**Exercise set**
1. In the lecture notes on intracellular compartments, what happens to proteins that have no sorting signals, such as actin?
2. Write the next part of the lecture notes on intracellular compartments, picking up after their final line.

**Exercise text**
• • • • • • •

Unit 03 pt1

Unit 03 Overview

• Unit Title: Intracellular Compartments

• Course: BIOL 331 – Molecular Cell Biology

• Textbook: MBoC (7th Ed): Chapter 12 pages: 683 – 745.

• Sources: Molecular Biology of the Cell, 6th edition. Alberts B, Johnson A, Lewis J, et al. New York: Garland Science; 2022.

Outline of Topics

• Membrane-enclosed compartments

• Subcellular Compartments

• Different Modes of Protein Sorting

• Sorting Signals and Examples

• Characterizing Signal Sequences Experimentally

• Subcellular Fractionation

Membrane-Enclosed Compartments

• Organelle membranes significantly contribute to the total cellular membrane content in mass and area.

Sub-Cellular Compartments: Topological Equivalence

• Certain organelles may have evolutionary origins from:

  • Membrane invaginations

  • Endosymbionts (e.g., mitochondria and chloroplasts)

• Categories of Compartments:

  1. Nucleus and Cytosol

  2. Endoplasmic Reticulum, Golgi Apparatus, Endosomes, Lysosomes, Transport Vesicles, Peroxisomes

  3. Mitochondria

  4. Plastids

Different Modes of Protein Sorting

• Starting Point: All proteins are synthesized in the cytosol, except those few by mitochondrial or chloroplast ribosomes.

• Protein Destinations Include:

  • Nucleus

  • Mitochondria

  • Plasma Membrane

  • Secreted from the cell

• Sorting Signals:

  • Specific amino acid sequences that determine protein destination.

  • Must have a corresponding receptor for signal recognition.

  • Proteins without sorting signals, like actin, remain in the cytosol.

  • Organelles contain necessary information and cannot be constructed de novo.

Modes of Protein Transport

• Gated Transport:

  • Nuclear pore complexes serve as gates for specific macromolecule transport.

  • Small molecules can diffuse freely.

• Transmembrane Transport:

  • Uses protein translocators to transport specific proteins across membranes.

  • Typically involves proteins being unfolded to pass through.

• Vesicular Transport:

  • Involves transport vesicles budding from one compartment to fuse with another.

• • • • • • •

**Given data**
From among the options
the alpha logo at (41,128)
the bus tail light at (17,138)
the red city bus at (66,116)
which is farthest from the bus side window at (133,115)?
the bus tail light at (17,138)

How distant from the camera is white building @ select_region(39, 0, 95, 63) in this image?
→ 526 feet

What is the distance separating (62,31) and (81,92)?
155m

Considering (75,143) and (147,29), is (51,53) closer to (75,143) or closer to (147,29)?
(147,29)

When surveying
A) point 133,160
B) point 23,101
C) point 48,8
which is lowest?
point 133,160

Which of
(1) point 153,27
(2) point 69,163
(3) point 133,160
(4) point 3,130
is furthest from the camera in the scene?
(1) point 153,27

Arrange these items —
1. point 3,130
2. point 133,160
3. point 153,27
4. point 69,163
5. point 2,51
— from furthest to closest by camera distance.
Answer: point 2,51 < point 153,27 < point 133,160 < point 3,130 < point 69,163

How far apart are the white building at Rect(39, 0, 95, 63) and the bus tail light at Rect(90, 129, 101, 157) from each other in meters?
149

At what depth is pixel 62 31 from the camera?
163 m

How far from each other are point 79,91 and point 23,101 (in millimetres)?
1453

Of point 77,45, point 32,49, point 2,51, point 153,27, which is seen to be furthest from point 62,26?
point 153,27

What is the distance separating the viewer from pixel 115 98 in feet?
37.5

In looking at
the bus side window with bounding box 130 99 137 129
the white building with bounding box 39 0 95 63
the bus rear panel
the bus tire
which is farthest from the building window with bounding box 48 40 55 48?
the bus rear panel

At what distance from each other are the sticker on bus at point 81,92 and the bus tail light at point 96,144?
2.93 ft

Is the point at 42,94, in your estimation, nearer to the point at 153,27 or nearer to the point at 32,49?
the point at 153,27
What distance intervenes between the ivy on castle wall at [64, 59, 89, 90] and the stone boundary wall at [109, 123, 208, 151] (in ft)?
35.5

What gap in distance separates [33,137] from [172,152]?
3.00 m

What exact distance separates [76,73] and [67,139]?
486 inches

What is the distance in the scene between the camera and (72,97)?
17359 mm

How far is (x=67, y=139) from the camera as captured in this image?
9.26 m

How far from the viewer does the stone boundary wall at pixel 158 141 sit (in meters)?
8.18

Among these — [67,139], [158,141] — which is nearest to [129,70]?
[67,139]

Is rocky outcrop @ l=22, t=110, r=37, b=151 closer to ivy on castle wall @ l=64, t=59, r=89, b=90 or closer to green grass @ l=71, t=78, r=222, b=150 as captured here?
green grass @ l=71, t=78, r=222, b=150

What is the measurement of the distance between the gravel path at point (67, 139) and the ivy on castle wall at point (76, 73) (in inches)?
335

• • • • • • •

**Task-by-task results**
1. They remain in the cytosol.

2.
  • Transfers soluble proteins, maintains membrane orientation for membrane proteins.

• Engulfment:

  • A double membrane surrounds and encloses material for a new compartment.

Sorting Signals

• Definition: Specific amino acid sequences (15-60 residues) that guide proteins to organelles.

• Types of Sorting Signals:

  • Signal Sequences: Typically at N-terminus, cleaved after delivery.

  • Internal Sequences: May remain part of the mature protein or present at the C-terminal.

  • Signal Patches: 3-D conformations, not necessarily based on contiguous sequences.

Examples of Signal Sequences

• Key Signals to Remember:

  • Basic amino acid clusters for nuclear import

  • KDEL for proteins returning to ER

• Role of Sorting Receptors:

  • Guide sorting signals to destinations and recycle after unloading cargo.

  • Most receptors recognize a class of proteins rather than being highly specific.

Amino Acids Overview

• Single Letter Code Highlights:

  • Cys (C), His (H), Ile (I), Met (M), Ser (S), Val (V)

  • Commonly occurring: Ala (A), Gly (G), Leu (L), Pro (P), Thr (T)

  • Phonetics: Phe (F), Arg (R)

  • W for Trp due to structure

• General representation: X = any amino acid

Characterizing Signal Sequences Experimentally

• Approach:

  • Use recombinant DNA to fuse a signal sequence with a cytosolic protein sequence, creating a fusion protein.

  • Introduce into cells (through transfection, etc.) for expression.

  • Investigate localization via immunostaining, cell fractionation, or fluorescence microscopy.

  • Test changes in amino acid sequence to uncover structural signaling function.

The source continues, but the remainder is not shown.